Down at baggage, we found that all of our checked bags (things for our missionary friends) were happily sitting in L.A.

Or, possibly JFK.

Still, very nice people helping us. We asked if they had any suggestions of where to get something to eat. Then things got interesting. After some quibbling, they settled on “The Three Magpies”. Excellent, we were off to get our rental car, because Michael does not use public transit if there are rental cars to be had.



It would be difficult to describe the terror of the next few minutes. I never, ever want to ride passenger in England again. Not ever. Wrong side of car, wrong side of road. Michael yelling while careening around roundabouts…

The horror.

Unfortunately, The Three Magpies was strategically placed so that it would only be visible if you were actually a magpie.

Which meant we went in circles. Actual circles. Sort of like when we circled around Heathrow three times in the plane. It had the same effect on people’s stomachs…

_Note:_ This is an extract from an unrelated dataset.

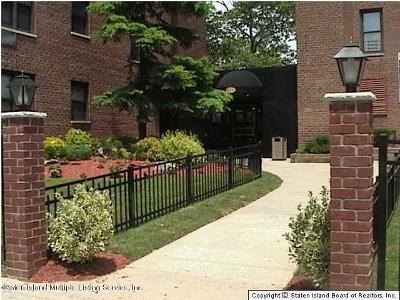 Staten Island Condo/Townhouse For Sale: 145 Lincoln Avenue #1 W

“Dad. I’m not feeling too well.” “Hold on, I can’t stop…dang it, I’m headed back to the terminal again…Mother Goose, sorry, there’s no shoulder here. You’ll just have to make it.”

After THREE tries, (three magpies, three tries, three circles) we found the restaurant. The fried food odor met us at the street. We all lunged out of the car, one of us ran to the side of the parking lot in full view of at least 20 patrons enjoying their outdoor meal, and threw up-violently.

I was earnestly trying to convince Michael that there was no way we could stay there since it smelled SO horribly of fried fish. Michael is a very persuasive person, and had been up all night. So he was in a bit of a determined mood.

We stayed.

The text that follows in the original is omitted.